Task directions:
Reproduce word for word the stretch of the moon text below from "My commute to" through "two creatures awake.".

The moon, though, is the heavenly body that greets me every morning when I leave for work at 4:00 or 5:00 a.m. Sometimes it is hidden by clouds, sometimes it is a little sliver of a moon, but other times, like yesterday, it is big and bright, if somewhat lopsided, in clear skies. I just had to stop and take a picture of it. How tiny it looks in the picture, and how big it looked in the sky!

My commute to work along the coast of Maine is understandably a winding one. It’s only about 20 minutes of driving, but the road twists and turns so that one minute, the moon is on my right, seemingly high up in the sky, then the moon disappears altogether until it pops up on my left, maybe looking lower near the horizon. I never know where it will turn up next, but I get the sensation it is playing a game with me. At times it feels as if everyone in the world is still asleep, but the moon sees me and I see the moon, and maybe we are the only two creatures awake.

Dataset section:

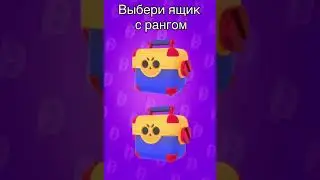 🤩 ВЫБЕРИ МЕГАЯЩИК И НАПИШИ КТО ВЫПАЛ. БРАВЛ СТАС #shorts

Solution to the exercise:
My commute to work along the coast of Maine is understandably a winding one. It’s only about 20 minutes of driving, but the road twists and turns so that one minute, the moon is on my right, seemingly high up in the sky, then the moon disappears altogether until it pops up on my left, maybe looking lower near the horizon. I never know where it will turn up next, but I get the sensation it is playing a game with me. At times it feels as if everyone in the world is still asleep, but the moon sees me and I see the moon, and maybe we are the only two creatures awake.